曹富貴兩手空空就打算上風水廟,大不了賒賬么,“虱多不癢,債多不愁”,救人一命勝造七級浮屠,分個五六級給老頭也就是了。
悶頭琢磨著沒看路,不及防在廟腳根一跤跌倒,他手上慌忙一撐,虎口的傷口被野地上石子一蹭,又流血了。曹富貴咧嘴罵了聲,急忙左右一看,幸好沒人看到他富貴哥這矬樣,這倒霉勁,傷藥多討點,自己都要用上了。他另一手往半圈牙印的傷口上一按,止住血,正想起身,眼前一暈,突地變了個天地。
曹富貴驚得差點三魂出竅、六魄離體,牙齒格格格直戰,瞪大眼睛驚惶四顧,口念“菩薩保佑,百邪不侵!”這是,是是自己一時犯迷糊了,還是有什么黃大仙、狐貍精作怪?!一顆心撲騰撲騰直跳,差點就要蹦出喉嚨口來。片刻之后,似乎也沒什么妖魔鬼怪要吃人,身邊也沒任何動靜,他使勁咬著牙根,小心翼翼地邁出一步,又是一步,也沒人來阻擋,驚魂總算定了些。
“這特娘的是什么地方?!……有人嗎?”
曹富貴又驚又嚇,抖著嗓子小心地喊了聲,沒人回答,這才戰戰兢兢地打量起突然進入的這個奇怪地方。
他身處一間大屋里,屋內雕梁畫棟、古意盎然,顯然是有錢人家的地方,可站在這個地方,最為醒目的卻是面前的一只古銅色的大爐子。
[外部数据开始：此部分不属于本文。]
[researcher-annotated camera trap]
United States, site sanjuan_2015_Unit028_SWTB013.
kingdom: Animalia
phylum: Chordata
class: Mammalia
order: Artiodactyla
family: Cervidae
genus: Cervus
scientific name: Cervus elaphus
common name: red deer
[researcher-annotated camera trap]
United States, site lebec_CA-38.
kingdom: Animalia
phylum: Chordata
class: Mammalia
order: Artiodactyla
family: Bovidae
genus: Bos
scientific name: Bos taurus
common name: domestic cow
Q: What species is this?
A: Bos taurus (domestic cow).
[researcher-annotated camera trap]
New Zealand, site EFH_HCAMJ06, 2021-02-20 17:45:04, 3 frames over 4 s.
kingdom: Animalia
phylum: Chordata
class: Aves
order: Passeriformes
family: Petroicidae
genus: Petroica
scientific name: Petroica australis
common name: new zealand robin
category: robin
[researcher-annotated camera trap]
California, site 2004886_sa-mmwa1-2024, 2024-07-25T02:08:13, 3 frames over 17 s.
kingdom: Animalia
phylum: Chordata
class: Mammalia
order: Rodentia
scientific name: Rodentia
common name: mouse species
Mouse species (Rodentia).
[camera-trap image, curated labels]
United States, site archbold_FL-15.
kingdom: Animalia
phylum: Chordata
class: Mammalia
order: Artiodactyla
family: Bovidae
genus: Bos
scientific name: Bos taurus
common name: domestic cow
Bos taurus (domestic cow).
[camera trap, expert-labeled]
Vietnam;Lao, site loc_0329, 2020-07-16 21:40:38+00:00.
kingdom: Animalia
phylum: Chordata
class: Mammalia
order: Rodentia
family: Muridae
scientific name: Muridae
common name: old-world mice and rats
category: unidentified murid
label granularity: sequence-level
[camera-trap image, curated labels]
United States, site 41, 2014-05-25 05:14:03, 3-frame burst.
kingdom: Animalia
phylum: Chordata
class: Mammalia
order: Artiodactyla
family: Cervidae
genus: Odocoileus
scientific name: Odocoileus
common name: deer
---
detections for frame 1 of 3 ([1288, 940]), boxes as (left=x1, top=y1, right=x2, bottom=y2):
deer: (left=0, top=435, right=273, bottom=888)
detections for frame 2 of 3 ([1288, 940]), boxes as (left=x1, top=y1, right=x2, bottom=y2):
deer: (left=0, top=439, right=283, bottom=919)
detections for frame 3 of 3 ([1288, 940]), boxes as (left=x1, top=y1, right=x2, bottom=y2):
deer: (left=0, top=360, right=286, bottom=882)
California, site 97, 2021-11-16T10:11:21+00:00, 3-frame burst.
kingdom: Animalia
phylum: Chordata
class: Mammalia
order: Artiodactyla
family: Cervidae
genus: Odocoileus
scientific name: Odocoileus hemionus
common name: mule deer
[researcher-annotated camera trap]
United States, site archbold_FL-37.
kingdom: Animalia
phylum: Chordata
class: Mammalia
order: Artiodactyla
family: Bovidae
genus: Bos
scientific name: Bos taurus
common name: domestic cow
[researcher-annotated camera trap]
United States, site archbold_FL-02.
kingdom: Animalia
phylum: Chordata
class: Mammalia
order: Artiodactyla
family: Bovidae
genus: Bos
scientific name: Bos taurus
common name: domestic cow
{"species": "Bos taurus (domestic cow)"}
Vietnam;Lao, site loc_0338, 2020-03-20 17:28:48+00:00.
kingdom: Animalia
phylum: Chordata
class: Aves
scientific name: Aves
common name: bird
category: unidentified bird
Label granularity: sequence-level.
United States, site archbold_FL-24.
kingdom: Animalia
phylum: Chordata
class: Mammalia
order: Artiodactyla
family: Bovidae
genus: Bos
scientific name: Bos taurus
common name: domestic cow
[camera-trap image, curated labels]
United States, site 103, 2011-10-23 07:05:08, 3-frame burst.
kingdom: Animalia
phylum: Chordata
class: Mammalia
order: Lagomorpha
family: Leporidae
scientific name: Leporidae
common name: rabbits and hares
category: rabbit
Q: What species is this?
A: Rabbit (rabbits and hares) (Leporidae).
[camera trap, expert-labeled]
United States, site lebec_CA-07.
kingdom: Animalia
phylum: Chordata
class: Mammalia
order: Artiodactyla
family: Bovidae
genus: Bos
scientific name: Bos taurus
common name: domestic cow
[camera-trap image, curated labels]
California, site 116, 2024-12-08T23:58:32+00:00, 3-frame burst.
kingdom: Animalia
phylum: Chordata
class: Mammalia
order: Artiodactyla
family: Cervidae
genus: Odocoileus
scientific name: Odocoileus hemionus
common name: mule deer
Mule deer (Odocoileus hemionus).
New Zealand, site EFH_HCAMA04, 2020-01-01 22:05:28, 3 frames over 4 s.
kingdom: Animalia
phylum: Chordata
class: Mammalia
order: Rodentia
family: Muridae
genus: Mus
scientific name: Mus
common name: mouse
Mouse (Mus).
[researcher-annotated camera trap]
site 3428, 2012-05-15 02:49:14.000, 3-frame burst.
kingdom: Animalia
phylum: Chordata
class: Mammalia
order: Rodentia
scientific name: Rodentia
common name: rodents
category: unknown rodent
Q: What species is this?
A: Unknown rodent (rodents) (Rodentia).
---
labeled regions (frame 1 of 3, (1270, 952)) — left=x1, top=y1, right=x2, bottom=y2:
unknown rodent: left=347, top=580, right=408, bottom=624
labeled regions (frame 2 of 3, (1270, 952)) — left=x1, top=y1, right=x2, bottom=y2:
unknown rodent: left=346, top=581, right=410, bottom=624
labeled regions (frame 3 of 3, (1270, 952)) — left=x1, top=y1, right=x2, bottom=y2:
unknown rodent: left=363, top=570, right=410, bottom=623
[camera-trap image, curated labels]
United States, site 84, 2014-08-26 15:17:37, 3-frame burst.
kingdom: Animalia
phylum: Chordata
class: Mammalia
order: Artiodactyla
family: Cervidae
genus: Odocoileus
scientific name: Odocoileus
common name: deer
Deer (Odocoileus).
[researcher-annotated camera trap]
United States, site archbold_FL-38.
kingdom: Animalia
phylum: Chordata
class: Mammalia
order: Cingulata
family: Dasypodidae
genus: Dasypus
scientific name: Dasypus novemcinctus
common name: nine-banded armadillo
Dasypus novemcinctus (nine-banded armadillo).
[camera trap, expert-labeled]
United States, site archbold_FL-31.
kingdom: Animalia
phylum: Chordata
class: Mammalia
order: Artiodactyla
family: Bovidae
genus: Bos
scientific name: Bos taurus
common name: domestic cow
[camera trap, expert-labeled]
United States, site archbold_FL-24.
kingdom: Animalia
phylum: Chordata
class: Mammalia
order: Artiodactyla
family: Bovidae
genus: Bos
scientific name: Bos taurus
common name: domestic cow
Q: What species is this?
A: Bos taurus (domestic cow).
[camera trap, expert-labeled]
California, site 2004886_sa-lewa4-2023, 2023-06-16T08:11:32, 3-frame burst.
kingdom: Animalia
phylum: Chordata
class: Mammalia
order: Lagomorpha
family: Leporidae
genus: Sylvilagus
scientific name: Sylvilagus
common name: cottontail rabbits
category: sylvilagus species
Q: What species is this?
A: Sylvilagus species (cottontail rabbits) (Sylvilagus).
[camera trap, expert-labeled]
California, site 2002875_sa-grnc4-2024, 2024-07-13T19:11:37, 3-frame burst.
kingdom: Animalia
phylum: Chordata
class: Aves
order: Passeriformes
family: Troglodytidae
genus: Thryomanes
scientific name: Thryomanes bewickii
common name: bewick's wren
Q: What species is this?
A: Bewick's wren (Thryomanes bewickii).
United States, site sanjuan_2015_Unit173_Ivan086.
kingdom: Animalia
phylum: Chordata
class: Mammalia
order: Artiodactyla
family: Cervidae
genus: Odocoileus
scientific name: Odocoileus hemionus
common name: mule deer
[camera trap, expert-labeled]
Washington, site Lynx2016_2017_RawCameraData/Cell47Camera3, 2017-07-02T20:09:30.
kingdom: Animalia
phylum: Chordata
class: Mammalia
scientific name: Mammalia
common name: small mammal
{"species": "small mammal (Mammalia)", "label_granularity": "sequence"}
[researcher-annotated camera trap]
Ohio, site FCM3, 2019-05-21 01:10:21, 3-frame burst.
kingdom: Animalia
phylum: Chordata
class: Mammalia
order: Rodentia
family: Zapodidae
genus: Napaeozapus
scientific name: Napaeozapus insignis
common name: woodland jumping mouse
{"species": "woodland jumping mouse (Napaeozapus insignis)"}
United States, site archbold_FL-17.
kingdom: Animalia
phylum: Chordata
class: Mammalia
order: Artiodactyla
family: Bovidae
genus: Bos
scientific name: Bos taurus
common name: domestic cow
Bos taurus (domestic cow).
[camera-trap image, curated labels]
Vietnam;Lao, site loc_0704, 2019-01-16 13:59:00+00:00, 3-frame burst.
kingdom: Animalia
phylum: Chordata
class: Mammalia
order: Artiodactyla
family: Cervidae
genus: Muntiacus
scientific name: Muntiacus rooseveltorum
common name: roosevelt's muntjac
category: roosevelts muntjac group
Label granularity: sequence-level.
爐子足有一人半高,三足而立,略顯葫蘆狀,有點像早年風水廟外放著的大香爐,但比燒香的爐子拔長許多,還多了個蓋子。這爐子只是靜靜矗在那里就顯得氣勢驚人,爐子的表面雕著奇異的花紋,像是云彩又仿佛是游龍,曹富貴多看了幾眼,就覺得自己的魂魄要被吸進去似的,連忙轉眼。
爐子上似乎還有種種機關設計,曹富貴在這陌生的地方也不敢瞎碰,雖則覺得這玩意似乎挺值錢,但現在處境不明,怎么來的不知道,怎么出去更沒頭緒,哪里還顧得上淘摸東西。